— PROBLEM A —
Translate this sentence from the blog post on cheaper home meals into Spanish: "We usually only eat dinner together."
══ READING TEXT ══
12.09.2009

Create Healthy Breakfast, Lunch and Dinners at Home Every Night

Yesterday I set the goal of spending less than $300 a month on food and dining. Today I am examining the meals I make at home. Where are all those expensive groceries going?

We usually only eat dinner together. Breakfast and lunch are on our own. Jeff tends to skip breakfast and lunch all together or snack on fruit and obvious leftovers. I eat toast or cereal for breakfast and generally there is some soup or leftovers I’ll heat up for lunch.

I need a new food plan. How can I reduce my food spending? By making myself some of the expensive items, being more resourceful with what I do have and starting each week with a food plan, I think will all help immensely.

For my breakfasts, I’m going to bake from scratch English muffins. Store bought bread (and you know me, I like the nice locally made kinds ) usually runs me around $4 a loaf (10 servings). By making my own English muffins it’ll cost me $1 for 8 (8 servings). Plus homemade English muffins are delicious! The big problem will be not eating more than a muffin a day.
═══
══ RECORDS SHOWN ══
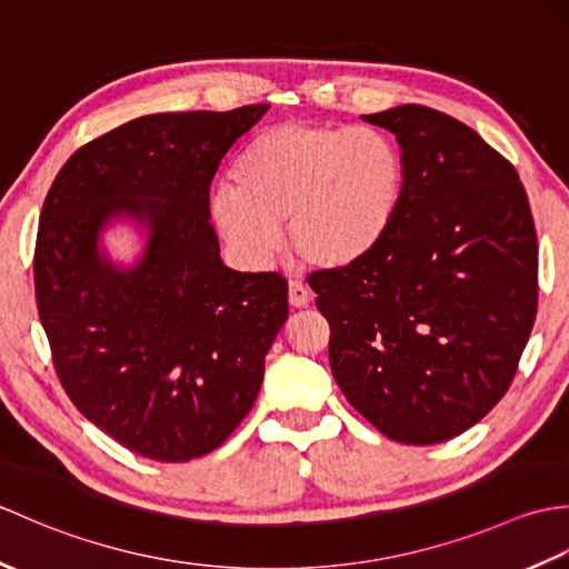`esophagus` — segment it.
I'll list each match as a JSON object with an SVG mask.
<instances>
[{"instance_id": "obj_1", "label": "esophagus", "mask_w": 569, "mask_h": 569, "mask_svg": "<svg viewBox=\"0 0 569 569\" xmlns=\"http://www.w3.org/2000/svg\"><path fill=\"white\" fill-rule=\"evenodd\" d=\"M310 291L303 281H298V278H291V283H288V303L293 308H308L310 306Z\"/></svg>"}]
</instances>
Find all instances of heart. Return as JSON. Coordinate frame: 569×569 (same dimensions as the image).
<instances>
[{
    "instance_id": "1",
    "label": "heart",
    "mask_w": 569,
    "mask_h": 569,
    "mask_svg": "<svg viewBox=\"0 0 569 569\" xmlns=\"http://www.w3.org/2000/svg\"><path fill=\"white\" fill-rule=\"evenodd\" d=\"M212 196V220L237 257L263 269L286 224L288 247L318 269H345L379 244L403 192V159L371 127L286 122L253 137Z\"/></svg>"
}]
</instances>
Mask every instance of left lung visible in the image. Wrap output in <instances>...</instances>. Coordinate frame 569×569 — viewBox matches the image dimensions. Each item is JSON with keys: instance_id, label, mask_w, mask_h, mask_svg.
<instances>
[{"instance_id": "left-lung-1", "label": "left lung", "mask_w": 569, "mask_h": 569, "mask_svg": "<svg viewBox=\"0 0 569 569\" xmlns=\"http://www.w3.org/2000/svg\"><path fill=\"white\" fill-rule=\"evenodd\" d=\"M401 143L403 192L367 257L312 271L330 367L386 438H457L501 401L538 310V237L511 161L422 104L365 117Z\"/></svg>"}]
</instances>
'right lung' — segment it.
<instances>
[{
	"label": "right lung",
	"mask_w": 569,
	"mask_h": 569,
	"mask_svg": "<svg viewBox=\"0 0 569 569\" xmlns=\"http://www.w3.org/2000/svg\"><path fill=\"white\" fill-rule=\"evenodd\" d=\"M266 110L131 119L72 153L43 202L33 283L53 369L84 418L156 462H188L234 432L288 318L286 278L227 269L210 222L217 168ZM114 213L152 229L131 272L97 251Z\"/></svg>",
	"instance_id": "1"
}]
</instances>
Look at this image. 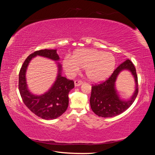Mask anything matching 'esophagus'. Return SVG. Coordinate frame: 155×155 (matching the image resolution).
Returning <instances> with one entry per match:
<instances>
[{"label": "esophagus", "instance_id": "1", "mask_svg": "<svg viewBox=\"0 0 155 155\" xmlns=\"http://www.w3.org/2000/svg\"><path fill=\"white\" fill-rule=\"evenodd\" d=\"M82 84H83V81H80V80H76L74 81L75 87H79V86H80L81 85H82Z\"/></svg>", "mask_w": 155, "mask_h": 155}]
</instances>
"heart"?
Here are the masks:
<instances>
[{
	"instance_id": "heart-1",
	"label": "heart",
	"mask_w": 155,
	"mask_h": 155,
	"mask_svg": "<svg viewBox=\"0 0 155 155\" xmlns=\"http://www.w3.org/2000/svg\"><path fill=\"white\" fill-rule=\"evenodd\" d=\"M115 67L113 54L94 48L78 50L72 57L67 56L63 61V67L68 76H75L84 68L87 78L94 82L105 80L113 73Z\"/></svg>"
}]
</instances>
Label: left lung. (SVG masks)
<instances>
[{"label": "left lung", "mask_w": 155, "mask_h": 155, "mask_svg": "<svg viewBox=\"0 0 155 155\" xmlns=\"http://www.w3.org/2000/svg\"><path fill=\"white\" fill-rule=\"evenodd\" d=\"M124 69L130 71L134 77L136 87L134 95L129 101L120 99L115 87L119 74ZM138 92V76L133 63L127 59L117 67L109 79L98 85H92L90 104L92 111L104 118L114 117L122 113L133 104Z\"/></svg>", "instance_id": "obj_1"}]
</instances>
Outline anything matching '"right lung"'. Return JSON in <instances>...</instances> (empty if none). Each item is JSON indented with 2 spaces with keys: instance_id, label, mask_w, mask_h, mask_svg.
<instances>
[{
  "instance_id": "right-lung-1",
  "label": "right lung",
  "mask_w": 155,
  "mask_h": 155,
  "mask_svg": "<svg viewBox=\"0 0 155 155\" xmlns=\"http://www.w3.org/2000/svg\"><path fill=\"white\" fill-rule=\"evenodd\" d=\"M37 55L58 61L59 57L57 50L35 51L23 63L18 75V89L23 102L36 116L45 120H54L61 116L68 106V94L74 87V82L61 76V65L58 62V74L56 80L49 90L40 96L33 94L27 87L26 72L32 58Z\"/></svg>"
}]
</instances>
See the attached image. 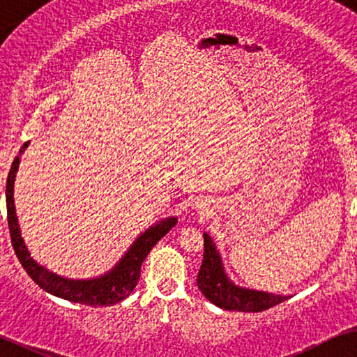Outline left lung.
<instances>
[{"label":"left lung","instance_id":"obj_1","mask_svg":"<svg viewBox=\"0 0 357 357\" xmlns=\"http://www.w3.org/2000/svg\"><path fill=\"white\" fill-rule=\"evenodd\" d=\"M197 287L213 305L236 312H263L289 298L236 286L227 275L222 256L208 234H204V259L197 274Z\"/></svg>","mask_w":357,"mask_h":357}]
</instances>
═══
— PROBLEM B —
Select every line of the records that contains the word "right".

— EXERCISE SOLUTION A —
Normalmente solo cenamos juntos.

— EXERCISE SOLUTION B —
'right lung' — segment it.
	"label": "right lung",
Outline anything matching '"right lung"'. Return JSON in <instances>...</instances> (empty if none). Each item is JSON indented with 2 spaces with keys: instance_id, label, mask_w, mask_h, mask_svg.
  "instance_id": "right-lung-1",
  "label": "right lung",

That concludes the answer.